I don’t eat a whole 8oz though, that’s too much calories, I’d eat 1.5 oz baby food jar yogurt with each meal of I can.
Yogurt is made by bacterial fermentation of milk, a process that may boost digestive health because it produces the same good bacteria found in the gut. Plus, some yogurt contains additional good bacteria known as probiotics. They may help with digestion and irritable bowel syndrome, as well as diarrhea following treatment with antibiotics, which kill off both good and bad bacteria. It helps with irritable bowel symptoms, abdominal pain and gas, although the benefits may depend on the strain of probiotics.
The extra bacteria, or probiotics, added to yogurt have been shown to enhance immunity, perhaps by producing more infection-fighting white blood cells or antibodies in the gut. A number of human studies have found that Lactobacillus acidophilus, a strain of probiotics commonly added to yogurt, can benefit bacterial vaginosis, an infection of the vagina afflicting many women. Still, it can’t hurt to eat yogurt regularly for its potential immune-boosting and infection-fighting properties.

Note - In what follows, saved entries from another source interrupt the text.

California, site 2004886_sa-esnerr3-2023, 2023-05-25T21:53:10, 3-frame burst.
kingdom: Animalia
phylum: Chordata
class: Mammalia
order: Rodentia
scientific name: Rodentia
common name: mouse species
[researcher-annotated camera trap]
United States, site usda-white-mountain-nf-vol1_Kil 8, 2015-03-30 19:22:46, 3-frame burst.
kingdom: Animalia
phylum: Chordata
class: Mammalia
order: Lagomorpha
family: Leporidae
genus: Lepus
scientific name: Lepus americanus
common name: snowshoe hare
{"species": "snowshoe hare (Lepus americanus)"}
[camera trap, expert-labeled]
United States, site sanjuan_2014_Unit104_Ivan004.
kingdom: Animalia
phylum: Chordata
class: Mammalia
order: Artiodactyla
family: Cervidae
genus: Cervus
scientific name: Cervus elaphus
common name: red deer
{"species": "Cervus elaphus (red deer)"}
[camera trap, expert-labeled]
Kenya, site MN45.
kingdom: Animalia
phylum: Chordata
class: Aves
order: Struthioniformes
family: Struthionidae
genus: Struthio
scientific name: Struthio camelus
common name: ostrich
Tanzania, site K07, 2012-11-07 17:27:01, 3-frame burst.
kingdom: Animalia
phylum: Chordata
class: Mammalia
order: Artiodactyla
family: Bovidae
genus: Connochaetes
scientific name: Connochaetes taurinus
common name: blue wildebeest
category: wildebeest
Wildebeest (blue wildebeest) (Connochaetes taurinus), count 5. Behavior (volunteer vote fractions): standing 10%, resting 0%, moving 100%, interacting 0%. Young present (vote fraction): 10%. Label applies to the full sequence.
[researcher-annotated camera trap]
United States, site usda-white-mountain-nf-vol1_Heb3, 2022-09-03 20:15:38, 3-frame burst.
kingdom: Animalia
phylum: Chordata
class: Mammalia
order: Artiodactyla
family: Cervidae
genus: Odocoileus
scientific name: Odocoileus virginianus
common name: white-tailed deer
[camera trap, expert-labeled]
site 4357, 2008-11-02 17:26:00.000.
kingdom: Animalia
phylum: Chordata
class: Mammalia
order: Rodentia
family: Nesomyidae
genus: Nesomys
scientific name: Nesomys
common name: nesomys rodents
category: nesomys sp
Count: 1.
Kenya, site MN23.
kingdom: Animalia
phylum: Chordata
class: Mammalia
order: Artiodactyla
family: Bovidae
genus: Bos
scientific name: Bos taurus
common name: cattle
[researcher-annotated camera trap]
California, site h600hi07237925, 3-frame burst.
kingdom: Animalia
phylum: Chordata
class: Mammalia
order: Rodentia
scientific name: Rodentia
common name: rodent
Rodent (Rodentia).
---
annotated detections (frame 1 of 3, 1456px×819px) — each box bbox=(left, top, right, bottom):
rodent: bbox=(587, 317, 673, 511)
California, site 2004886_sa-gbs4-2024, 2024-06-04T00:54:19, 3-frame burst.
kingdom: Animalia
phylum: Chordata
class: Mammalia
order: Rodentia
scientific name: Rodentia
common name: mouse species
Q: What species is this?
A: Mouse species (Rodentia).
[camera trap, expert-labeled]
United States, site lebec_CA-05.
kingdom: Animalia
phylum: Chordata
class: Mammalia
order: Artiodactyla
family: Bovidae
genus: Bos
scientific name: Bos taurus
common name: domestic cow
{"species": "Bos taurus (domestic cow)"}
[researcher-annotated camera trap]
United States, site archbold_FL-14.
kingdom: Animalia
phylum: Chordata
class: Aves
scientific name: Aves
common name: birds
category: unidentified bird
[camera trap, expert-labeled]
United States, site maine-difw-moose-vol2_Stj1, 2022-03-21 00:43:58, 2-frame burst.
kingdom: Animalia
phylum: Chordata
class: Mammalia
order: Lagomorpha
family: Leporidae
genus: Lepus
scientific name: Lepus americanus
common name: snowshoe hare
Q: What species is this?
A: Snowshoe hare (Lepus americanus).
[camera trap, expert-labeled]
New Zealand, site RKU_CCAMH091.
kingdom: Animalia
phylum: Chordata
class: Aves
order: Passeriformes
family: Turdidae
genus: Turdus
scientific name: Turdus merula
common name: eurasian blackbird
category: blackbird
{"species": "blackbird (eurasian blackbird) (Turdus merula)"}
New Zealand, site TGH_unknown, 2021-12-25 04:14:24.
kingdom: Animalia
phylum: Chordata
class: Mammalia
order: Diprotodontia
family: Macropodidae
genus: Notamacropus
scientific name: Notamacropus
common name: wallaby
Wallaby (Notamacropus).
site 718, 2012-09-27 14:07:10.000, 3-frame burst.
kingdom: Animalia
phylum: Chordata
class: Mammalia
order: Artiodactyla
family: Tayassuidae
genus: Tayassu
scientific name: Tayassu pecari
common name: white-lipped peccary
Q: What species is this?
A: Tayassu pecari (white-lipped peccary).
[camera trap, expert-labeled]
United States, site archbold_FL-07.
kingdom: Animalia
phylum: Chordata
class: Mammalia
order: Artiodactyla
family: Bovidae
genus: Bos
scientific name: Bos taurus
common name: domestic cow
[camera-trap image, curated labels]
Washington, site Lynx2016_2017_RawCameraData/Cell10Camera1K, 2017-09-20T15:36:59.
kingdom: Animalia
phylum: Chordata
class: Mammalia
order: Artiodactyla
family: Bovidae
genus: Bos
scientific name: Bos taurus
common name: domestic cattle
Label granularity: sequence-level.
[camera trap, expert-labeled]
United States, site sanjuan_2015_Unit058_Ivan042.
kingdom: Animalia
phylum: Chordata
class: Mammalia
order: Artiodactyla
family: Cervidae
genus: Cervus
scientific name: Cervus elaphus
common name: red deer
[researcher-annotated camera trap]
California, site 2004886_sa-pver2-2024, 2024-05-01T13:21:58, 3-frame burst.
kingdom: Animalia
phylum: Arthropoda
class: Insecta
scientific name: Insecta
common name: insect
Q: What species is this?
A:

If you shy away from dairy products because you’re lactose intolerant, you may be able to eat yogurt on a regular basis because yogurt is low in lactose.
Yogurt has a lot going for it, offering many reasons to eat this tasty dairy food on a regular basis. Personally, making yogurt give me the feeling of running an experiment in the lab, but the product is yummie and tasty. And it saves me tons of money.
What’s about you? Do you make your own yogurt or have a family recipe you’re willing to share?